The past week has been a tough week.  As in life, things at work or at home arent always copacetic and this week had a bit of resistance in all those areas.  This naturally affected my workouts and at the end of the day, my eating.

Mind you, I stayed quite diligent in eating reasonably well, such as a quest bar as a snack or bringing a banana to work in addition to a snack as I knew I would be hungry.  I find myself a bit hungrier on the mornings I hit the gym.

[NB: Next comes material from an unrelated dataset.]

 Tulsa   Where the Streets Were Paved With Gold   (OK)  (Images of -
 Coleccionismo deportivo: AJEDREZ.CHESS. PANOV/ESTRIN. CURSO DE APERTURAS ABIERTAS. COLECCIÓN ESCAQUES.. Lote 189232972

The good news is, even with some later dinners and additional days with caloric intake near 2,200 total, I still managed only 1 Lenny & Larrys Protein cookie and was able to drink a solid amount of water.  At least 64 ounces per day if not closer to 100.  My goal for week 5 and thereafter is 128 ounces per day.

The best part of the chaos is being able to focus and hit the gym again.  Those mornings at the gym are wonderful and I leave there feeling like I got some good work in.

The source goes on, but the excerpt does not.